Monika B.: „Für mich ist die Heilsarmee Heimat“
Monika B.: „Für mich ist die Heilsarmee Heimat“

Monika hatte früher zur Hausbesetzer-Szene gehört und mit ihrem Mann eine Weile im Wald gelebt. Sie liebte das ungebundene Leben und nahm regelmäßig Drogen.

Über einen Bekannten lernen sie und ihr Mann die Heilsarmee kennen und besuchen einen Gottesdienst. Die Predigt bewegt Monika sehr. Ihr wird plötzlich bewusst, wie viel in ihrem Leben falsch gelaufen ist. Sie will neu anfangen und ihr ganzes Leben Jesus Christus anvertrauen. Gemeinsam mit ihrem Mann tritt sie der Gemeinde bei. Damals ist sie mit ihrem ersten Kind schwanger.

Alles bricht zusammen

Doch der Neuanfang scheitert. Sehr bald nimmt Monika wieder Drogen. Sie streitet sich immer öfter mit ihrem Mann. Die Ehe steht vor dem Aus. Eines Morgens, als sie allein zu Hause ist, bricht alles über ihr zusammen. Sie sieht keinen Ausweg mehr und hat das Gefühl, ihre Zeit verschwendet zu haben. Sie will sich das Leben nehmen.

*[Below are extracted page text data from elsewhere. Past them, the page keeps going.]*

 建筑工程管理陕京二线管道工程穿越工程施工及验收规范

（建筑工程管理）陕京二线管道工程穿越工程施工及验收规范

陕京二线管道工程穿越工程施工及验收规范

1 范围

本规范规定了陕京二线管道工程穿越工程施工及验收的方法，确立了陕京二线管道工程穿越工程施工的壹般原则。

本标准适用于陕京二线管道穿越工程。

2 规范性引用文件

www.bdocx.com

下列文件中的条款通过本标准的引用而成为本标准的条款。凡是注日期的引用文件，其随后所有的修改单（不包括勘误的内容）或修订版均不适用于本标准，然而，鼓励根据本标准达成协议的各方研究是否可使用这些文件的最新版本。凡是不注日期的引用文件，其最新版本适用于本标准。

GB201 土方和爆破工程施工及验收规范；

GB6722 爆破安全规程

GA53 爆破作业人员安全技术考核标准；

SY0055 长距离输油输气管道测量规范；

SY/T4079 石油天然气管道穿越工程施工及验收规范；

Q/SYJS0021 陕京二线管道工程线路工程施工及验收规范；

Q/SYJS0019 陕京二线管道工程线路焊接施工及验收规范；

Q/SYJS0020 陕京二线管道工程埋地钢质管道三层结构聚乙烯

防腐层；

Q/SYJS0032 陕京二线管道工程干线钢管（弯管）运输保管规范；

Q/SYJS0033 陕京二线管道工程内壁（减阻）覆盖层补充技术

Nur der Gedanke an ihr Kind hindert sie daran, sich die Pulsadern aufzuschneiden. Zugleich spürt sie eine unwiderstehliche Kraft, die sie drängt, es doch zu tun. In ihrer Verzweiflung wirft sie sich auf den Boden und betet: „Jesus, bitte verhindere du das!“ In diesem Moment hat Monika das Gefühl, dass sie nicht mehr alleine ist. „Ich spürte, wie mich jemand in den Arm nimmt und tröstet“, erinnert sie sich. „Und dann habe ich gesagt: Okay, ich will dir nachfolgen, Jesus.“

Monika bei einem Sozialeinsatz mit der Heilsarmee in Freiburg: Sie möchte ihr Glück mit denen teilen, denen es weniger gut geht.

Monika heute

Heute ist Monikas ältester Sohn über 30 Jahre alt. Drei weitere Kinder folgten. Monika und ihr Mann engagieren sich bei der Heilsarmee. Seit über 20 Jahren verteilt sie am Freiburger Hauptbahnhof regelmäßig Mahlzeiten und Getränke an obdachlose Menschen. „Für mich ist die Heilsarmee Heimat“, sagt Monika. Ein Ort, an dem sie sich angenommen fühlt und echte Freiheit entdeckt hat. Von diesem Glück, das sie erlebt hat, möchte sie anderen etwas abgeben.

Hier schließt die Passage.